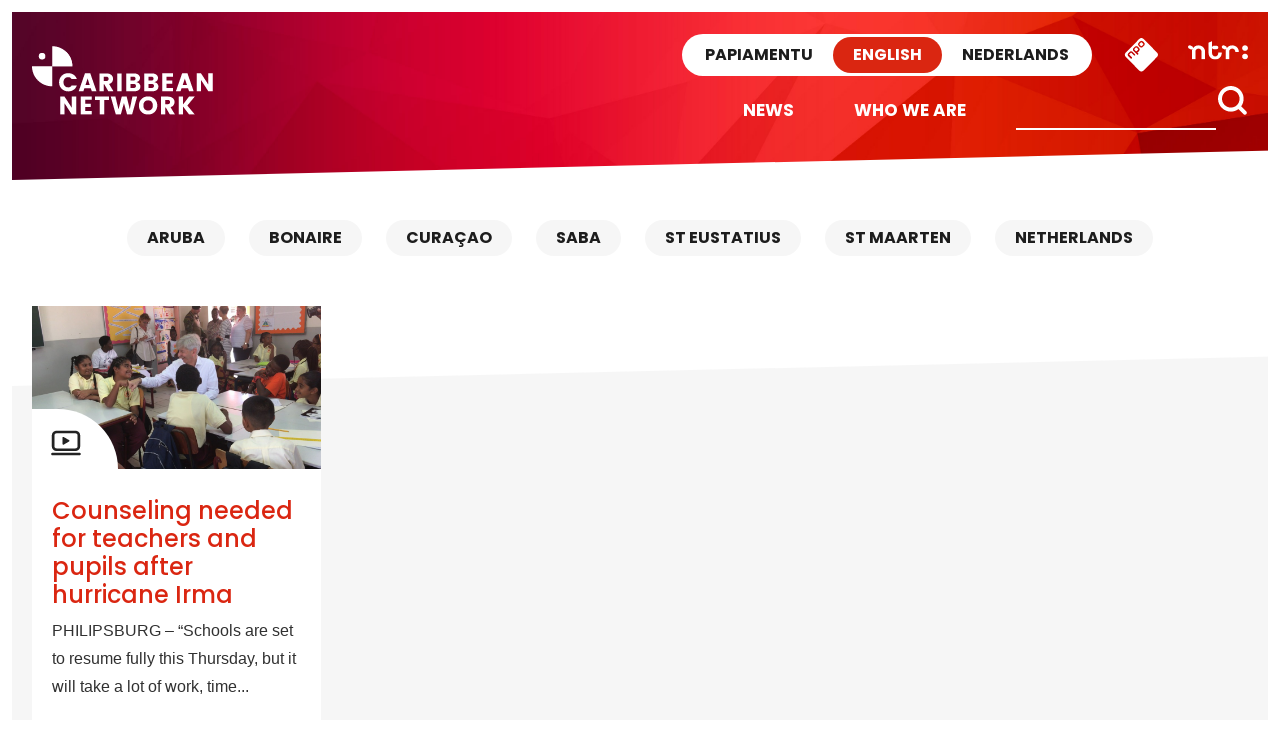

--- FILE ---
content_type: image/svg+xml
request_url: https://caribbeannetwork.ntr.nl/wp-content/themes/caribischnetwerk-2017/assets/images/icon-instagram.svg
body_size: 960
content:
<?xml version="1.0" encoding="utf-8"?>
<!-- Generator: Adobe Illustrator 21.0.0, SVG Export Plug-In . SVG Version: 6.00 Build 0)  -->
<svg version="1.1" id="Laag_1" xmlns="http://www.w3.org/2000/svg" xmlns:xlink="http://www.w3.org/1999/xlink" x="0px" y="0px"
	 viewBox="-388 266.3 64 64" style="enable-background:new -388 266.3 64 64;" xml:space="preserve">
<style type="text/css">
	.st0{fill:#FFFFFF;}
</style>
<g id="XMLID_5_">
	<path id="XMLID_10_" class="st0" d="M-341.4,287.3c-0.3-0.9-0.7-1.5-1.4-2.2c-0.7-0.7-1.3-1.1-2.2-1.4c-0.7-0.3-1.6-0.6-3.5-0.6
		c-2-0.1-2.6-0.1-7.6-0.1s-5.6,0-7.6,0.1c-1.8,0.1-2.8,0.4-3.5,0.6c-0.9,0.3-1.5,0.7-2.2,1.4c-0.7,0.7-1.1,1.3-1.4,2.2
		c-0.3,0.7-0.6,1.6-0.6,3.5c-0.1,2-0.1,2.6-0.1,7.6s0,5.6,0.1,7.6c0.1,1.8,0.4,2.8,0.6,3.5c0.3,0.9,0.7,1.5,1.4,2.2
		c0.7,0.7,1.3,1.1,2.2,1.4c0.7,0.3,1.6,0.6,3.5,0.6c2,0.1,2.6,0.1,7.6,0.1s5.6,0,7.6-0.1c1.8-0.1,2.8-0.4,3.5-0.6
		c0.9-0.3,1.5-0.7,2.2-1.4c0.7-0.7,1.1-1.3,1.4-2.2c0.3-0.7,0.6-1.6,0.6-3.5c0.1-2,0.1-2.6,0.1-7.6s0-5.6-0.1-7.6
		C-340.9,288.9-341.2,287.9-341.4,287.3z M-356,307.9c-5.3,0-9.6-4.3-9.6-9.6s4.3-9.6,9.6-9.6s9.6,4.3,9.6,9.6
		S-350.7,307.9-356,307.9z M-346,290.6c-1.2,0-2.2-1-2.2-2.2s1-2.2,2.2-2.2s2.2,1,2.2,2.2S-344.8,290.6-346,290.6z"/>
	<circle id="XMLID_9_" class="st0" cx="-356" cy="298.3" r="6.2"/>
	<path id="XMLID_6_" class="st0" d="M-356,266.3c-17.7,0-32,14.3-32,32s14.3,32,32,32s32-14.3,32-32S-338.3,266.3-356,266.3z
		 M-337.4,306c-0.1,2-0.4,3.4-0.9,4.5c-0.5,1.2-1.1,2.3-2.2,3.3c-1,1-2.1,1.7-3.3,2.2c-1.2,0.5-2.5,0.8-4.5,0.9s-2.6,0.1-7.7,0.1
		s-5.7,0-7.7-0.1s-3.4-0.4-4.5-0.9c-1.2-0.5-2.3-1.1-3.3-2.2c-1-1-1.7-2.1-2.2-3.3c-0.5-1.2-0.8-2.5-0.9-4.5s-0.1-2.6-0.1-7.7
		s0-5.7,0.1-7.7s0.4-3.4,0.9-4.5c0.5-1.2,1.1-2.3,2.2-3.3c1-1,2.1-1.7,3.3-2.2c1.2-0.5,2.5-0.8,4.5-0.9s2.6-0.1,7.7-0.1
		s5.7,0,7.7,0.1s3.4,0.4,4.5,0.9c1.2,0.5,2.3,1.1,3.3,2.2s1.7,2.1,2.2,3.3c0.5,1.2,0.8,2.5,0.9,4.5s0.1,2.6,0.1,7.7
		S-337.3,304-337.4,306z"/>
</g>
</svg>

****

■ **TASK TO CARRY OUT**: Reproduce the whole listing exactly, but not the images in it.

■ **ANSWER SPACE**:
--- FILE ---
content_type: image/svg+xml
request_url: https://caribbeannetwork.ntr.nl/wp-content/themes/caribischnetwerk-2017/assets/images/icon-instagram.svg
body_size: 960
content:
<?xml version="1.0" encoding="utf-8"?>
<!-- Generator: Adobe Illustrator 21.0.0, SVG Export Plug-In . SVG Version: 6.00 Build 0)  -->
<svg version="1.1" id="Laag_1" xmlns="http://www.w3.org/2000/svg" xmlns:xlink="http://www.w3.org/1999/xlink" x="0px" y="0px"
	 viewBox="-388 266.3 64 64" style="enable-background:new -388 266.3 64 64;" xml:space="preserve">
<style type="text/css">
	.st0{fill:#FFFFFF;}
</style>
<g id="XMLID_5_">
	<path id="XMLID_10_" class="st0" d="M-341.4,287.3c-0.3-0.9-0.7-1.5-1.4-2.2c-0.7-0.7-1.3-1.1-2.2-1.4c-0.7-0.3-1.6-0.6-3.5-0.6
		c-2-0.1-2.6-0.1-7.6-0.1s-5.6,0-7.6,0.1c-1.8,0.1-2.8,0.4-3.5,0.6c-0.9,0.3-1.5,0.7-2.2,1.4c-0.7,0.7-1.1,1.3-1.4,2.2
		c-0.3,0.7-0.6,1.6-0.6,3.5c-0.1,2-0.1,2.6-0.1,7.6s0,5.6,0.1,7.6c0.1,1.8,0.4,2.8,0.6,3.5c0.3,0.9,0.7,1.5,1.4,2.2
		c0.7,0.7,1.3,1.1,2.2,1.4c0.7,0.3,1.6,0.6,3.5,0.6c2,0.1,2.6,0.1,7.6,0.1s5.6,0,7.6-0.1c1.8-0.1,2.8-0.4,3.5-0.6
		c0.9-0.3,1.5-0.7,2.2-1.4c0.7-0.7,1.1-1.3,1.4-2.2c0.3-0.7,0.6-1.6,0.6-3.5c0.1-2,0.1-2.6,0.1-7.6s0-5.6-0.1-7.6
		C-340.9,288.9-341.2,287.9-341.4,287.3z M-356,307.9c-5.3,0-9.6-4.3-9.6-9.6s4.3-9.6,9.6-9.6s9.6,4.3,9.6,9.6
		S-350.7,307.9-356,307.9z M-346,290.6c-1.2,0-2.2-1-2.2-2.2s1-2.2,2.2-2.2s2.2,1,2.2,2.2S-344.8,290.6-346,290.6z"/>
	<circle id="XMLID_9_" class="st0" cx="-356" cy="298.3" r="6.2"/>
	<path id="XMLID_6_" class="st0" d="M-356,266.3c-17.7,0-32,14.3-32,32s14.3,32,32,32s32-14.3,32-32S-338.3,266.3-356,266.3z
		 M-337.4,306c-0.1,2-0.4,3.4-0.9,4.5c-0.5,1.2-1.1,2.3-2.2,3.3c-1,1-2.1,1.7-3.3,2.2c-1.2,0.5-2.5,0.8-4.5,0.9s-2.6,0.1-7.7,0.1
		s-5.7,0-7.7-0.1s-3.4-0.4-4.5-0.9c-1.2-0.5-2.3-1.1-3.3-2.2c-1-1-1.7-2.1-2.2-3.3c-0.5-1.2-0.8-2.5-0.9-4.5s-0.1-2.6-0.1-7.7
		s0-5.7,0.1-7.7s0.4-3.4,0.9-4.5c0.5-1.2,1.1-2.3,2.2-3.3c1-1,2.1-1.7,3.3-2.2c1.2-0.5,2.5-0.8,4.5-0.9s2.6-0.1,7.7-0.1
		s5.7,0,7.7,0.1s3.4,0.4,4.5,0.9c1.2,0.5,2.3,1.1,3.3,2.2s1.7,2.1,2.2,3.3c0.5,1.2,0.8,2.5,0.9,4.5s0.1,2.6,0.1,7.7
		S-337.3,304-337.4,306z"/>
</g>
</svg>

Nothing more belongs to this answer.